Another object of the present invention is to enhance the presence feeling by using the sound image technique as if the participants actually gathered. It is a further object of the present invention to provide a more realistic audio and to eliminate the sense of heterogeneity by using a line-of-sight correction technique in order to solve the visual inconsistency of the meeting participants.

According to one aspect of the present invention, there is provided an apparatus for controlling an audio of a communication device having a display, the apparatus comprising: A gaze tracking unit for detecting positional coordinates of a pupil region from an image and generating gaze tracking information based on the position coordinates of the detected pupil region; And an audio signal transmitted from a microphone provided on the talker's side other than the one talker identified among the respective audio signals transmitted from the microphone provided on the plurality of talker sides, A threshold coefficient application unit for applying a predetermined threshold coefficient, And an acoustic filter applying unit for applying a sound filter to the false signal.

Here, the gaze-tracking unit may generate gaze correction information by combining images photographed by a camera at the upper and lower ends of the display, and may generate gaze correction images that are corrected based on the gaze correction information, Can be transmitted to communication equipment.

Further, the gaze correction image may be corrected by applying an alpha blending technique to the eye region detected from the image captured by the camera at the upper and lower ends of the display.

Here, the line-of-sight-tracking-based audio control apparatus determines a virtual position on a three-dimensional space for a plurality of talkers based on positions in a display of a plurality of talkers, and determines the determined virtual position as a virtual sound source And a virtual position determining unit for controlling a speaker installed in the display unit.
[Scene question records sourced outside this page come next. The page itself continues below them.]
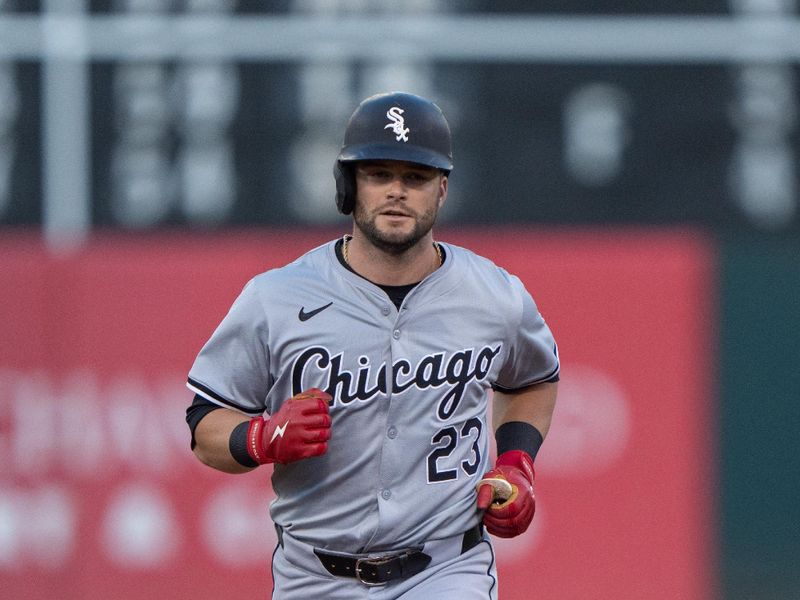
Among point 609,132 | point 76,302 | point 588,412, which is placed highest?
point 609,132

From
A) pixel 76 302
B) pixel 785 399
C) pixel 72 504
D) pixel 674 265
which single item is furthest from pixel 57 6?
pixel 785 399

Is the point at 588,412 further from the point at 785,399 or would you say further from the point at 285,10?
the point at 285,10

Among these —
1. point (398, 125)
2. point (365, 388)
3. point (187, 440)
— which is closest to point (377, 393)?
point (365, 388)

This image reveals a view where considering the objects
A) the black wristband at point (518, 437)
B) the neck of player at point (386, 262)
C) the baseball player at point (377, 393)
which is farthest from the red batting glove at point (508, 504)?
the neck of player at point (386, 262)

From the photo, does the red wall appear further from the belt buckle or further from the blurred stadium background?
the belt buckle

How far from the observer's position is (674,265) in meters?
5.70

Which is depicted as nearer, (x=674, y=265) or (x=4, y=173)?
(x=674, y=265)

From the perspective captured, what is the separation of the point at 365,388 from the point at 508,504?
0.41 meters

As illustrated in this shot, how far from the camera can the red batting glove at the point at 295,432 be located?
10.3ft

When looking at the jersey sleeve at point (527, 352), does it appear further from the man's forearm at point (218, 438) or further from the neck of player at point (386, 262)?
the man's forearm at point (218, 438)

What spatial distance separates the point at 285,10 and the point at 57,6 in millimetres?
1162

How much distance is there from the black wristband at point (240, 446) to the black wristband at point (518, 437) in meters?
0.67

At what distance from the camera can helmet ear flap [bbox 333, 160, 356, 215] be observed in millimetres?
3396

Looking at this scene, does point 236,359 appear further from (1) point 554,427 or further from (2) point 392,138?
(1) point 554,427
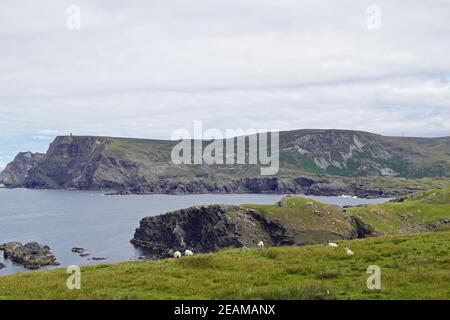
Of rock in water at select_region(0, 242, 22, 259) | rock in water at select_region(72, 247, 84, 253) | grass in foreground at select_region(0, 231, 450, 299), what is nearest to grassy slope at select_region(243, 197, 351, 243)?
rock in water at select_region(72, 247, 84, 253)

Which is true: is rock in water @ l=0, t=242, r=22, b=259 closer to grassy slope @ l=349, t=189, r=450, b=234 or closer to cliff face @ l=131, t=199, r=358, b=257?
cliff face @ l=131, t=199, r=358, b=257

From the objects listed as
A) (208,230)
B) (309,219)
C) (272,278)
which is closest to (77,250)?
(208,230)

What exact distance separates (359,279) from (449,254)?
9.44m

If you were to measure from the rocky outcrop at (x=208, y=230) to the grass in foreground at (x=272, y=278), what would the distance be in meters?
102

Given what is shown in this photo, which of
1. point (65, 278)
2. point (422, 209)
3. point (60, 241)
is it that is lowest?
point (60, 241)

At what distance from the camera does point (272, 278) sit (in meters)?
24.7

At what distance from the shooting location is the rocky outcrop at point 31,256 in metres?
118

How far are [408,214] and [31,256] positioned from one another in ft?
372

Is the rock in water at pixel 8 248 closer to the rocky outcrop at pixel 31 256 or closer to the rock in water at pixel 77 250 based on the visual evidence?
the rocky outcrop at pixel 31 256
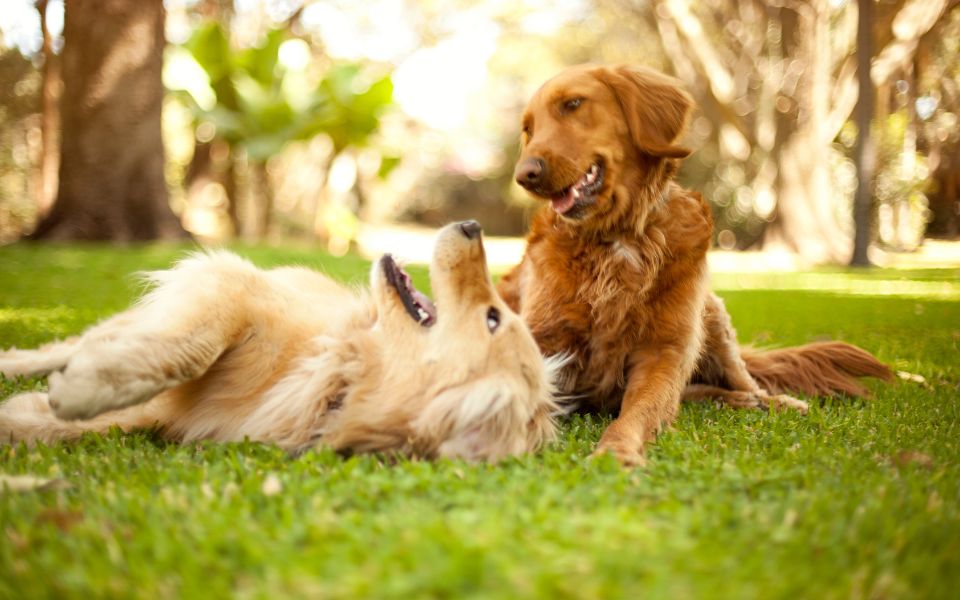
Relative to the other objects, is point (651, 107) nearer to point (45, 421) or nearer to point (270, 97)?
point (45, 421)

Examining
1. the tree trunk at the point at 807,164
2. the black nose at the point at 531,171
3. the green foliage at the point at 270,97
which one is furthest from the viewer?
the green foliage at the point at 270,97

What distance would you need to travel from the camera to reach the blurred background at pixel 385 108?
431 inches

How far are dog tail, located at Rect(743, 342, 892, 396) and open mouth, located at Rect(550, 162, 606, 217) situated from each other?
169cm

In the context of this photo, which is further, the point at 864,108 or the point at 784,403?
the point at 864,108

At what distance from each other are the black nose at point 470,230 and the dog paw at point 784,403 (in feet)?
6.43

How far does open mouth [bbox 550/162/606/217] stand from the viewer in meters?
3.87

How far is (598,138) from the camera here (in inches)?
154

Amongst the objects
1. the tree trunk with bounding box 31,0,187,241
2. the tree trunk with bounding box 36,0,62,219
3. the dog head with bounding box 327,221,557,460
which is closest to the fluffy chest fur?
the dog head with bounding box 327,221,557,460

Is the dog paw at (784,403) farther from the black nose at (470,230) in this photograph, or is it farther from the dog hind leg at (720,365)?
Result: the black nose at (470,230)

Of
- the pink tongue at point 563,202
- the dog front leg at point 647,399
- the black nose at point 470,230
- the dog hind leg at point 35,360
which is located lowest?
the dog hind leg at point 35,360

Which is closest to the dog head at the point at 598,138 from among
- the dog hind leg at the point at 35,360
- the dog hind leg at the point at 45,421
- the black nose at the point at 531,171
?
the black nose at the point at 531,171

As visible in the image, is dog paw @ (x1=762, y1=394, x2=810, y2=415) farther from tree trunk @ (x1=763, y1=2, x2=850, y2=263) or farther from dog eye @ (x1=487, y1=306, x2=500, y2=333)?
tree trunk @ (x1=763, y1=2, x2=850, y2=263)

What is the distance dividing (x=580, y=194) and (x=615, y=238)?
0.96 feet

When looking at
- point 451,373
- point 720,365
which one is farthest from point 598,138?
point 451,373
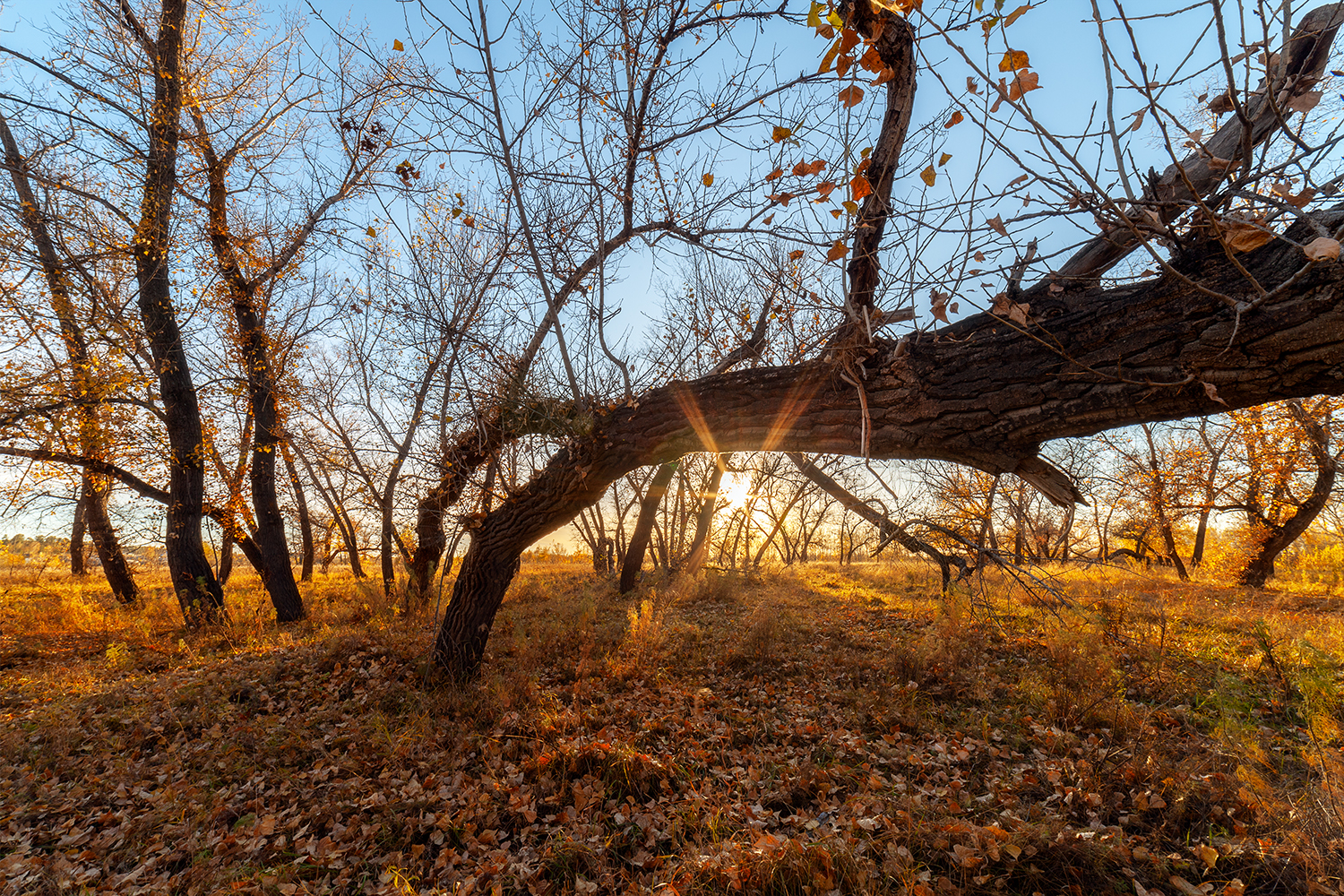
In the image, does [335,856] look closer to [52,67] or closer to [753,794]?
[753,794]

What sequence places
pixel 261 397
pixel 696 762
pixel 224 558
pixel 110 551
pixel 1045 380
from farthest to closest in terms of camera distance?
pixel 224 558
pixel 110 551
pixel 261 397
pixel 696 762
pixel 1045 380

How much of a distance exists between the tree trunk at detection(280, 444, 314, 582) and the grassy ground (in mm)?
3419

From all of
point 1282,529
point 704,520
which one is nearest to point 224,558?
point 704,520

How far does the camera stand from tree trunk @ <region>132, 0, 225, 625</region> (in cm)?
669

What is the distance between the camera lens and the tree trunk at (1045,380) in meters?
1.82

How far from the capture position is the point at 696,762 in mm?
3506

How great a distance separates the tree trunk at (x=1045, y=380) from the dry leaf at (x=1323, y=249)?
230mm

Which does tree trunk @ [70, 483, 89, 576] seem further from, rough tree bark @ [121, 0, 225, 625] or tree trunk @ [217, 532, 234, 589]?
rough tree bark @ [121, 0, 225, 625]

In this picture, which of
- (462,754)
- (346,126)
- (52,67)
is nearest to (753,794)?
(462,754)

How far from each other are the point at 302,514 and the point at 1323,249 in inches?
666

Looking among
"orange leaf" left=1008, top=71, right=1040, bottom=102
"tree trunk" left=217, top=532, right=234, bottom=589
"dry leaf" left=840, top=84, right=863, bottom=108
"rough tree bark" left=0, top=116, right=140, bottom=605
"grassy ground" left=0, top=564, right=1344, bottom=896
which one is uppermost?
"rough tree bark" left=0, top=116, right=140, bottom=605

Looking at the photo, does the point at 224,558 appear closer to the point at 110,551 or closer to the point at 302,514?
the point at 302,514

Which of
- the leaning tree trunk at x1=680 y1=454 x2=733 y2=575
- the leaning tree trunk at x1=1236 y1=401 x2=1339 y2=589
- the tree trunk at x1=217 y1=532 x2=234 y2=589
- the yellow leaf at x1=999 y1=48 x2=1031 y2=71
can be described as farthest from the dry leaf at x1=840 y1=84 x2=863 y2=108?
the tree trunk at x1=217 y1=532 x2=234 y2=589

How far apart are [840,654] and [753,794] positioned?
2791mm
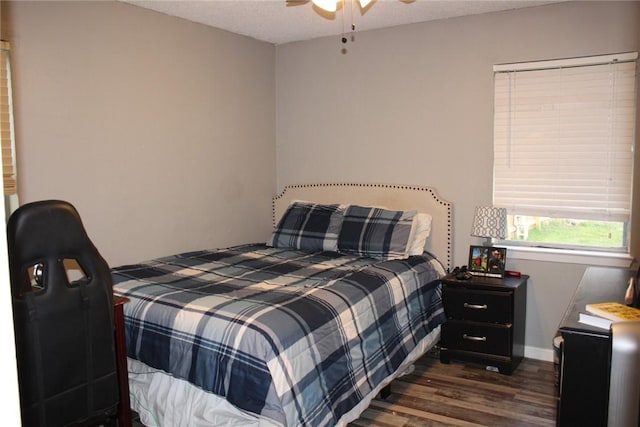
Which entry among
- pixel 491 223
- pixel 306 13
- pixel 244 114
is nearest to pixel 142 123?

Further, the virtual position determination unit may control a speaker by generating a virtual sound source by applying a sound image technique.

According to another aspect of the present invention, there is provided a video communication system for realistic audio, the video communication system including a line-of-sight-based audio control device, A photographing apparatus which has one camera and photographs a user of the image communication system; and a photographing apparatus which generates gaze tracking information from an image photographed by the photographing apparatus, identifies a talker of a plurality of talkers in the display based on gaze tracking information, And a line-of-sight-based audio control device installed on the user side for applying a predetermined threshold coefficient and an acoustic filter to each communicative audio signal transmitted from a microphone installed on a plurality of communicators on the basis of the identification result .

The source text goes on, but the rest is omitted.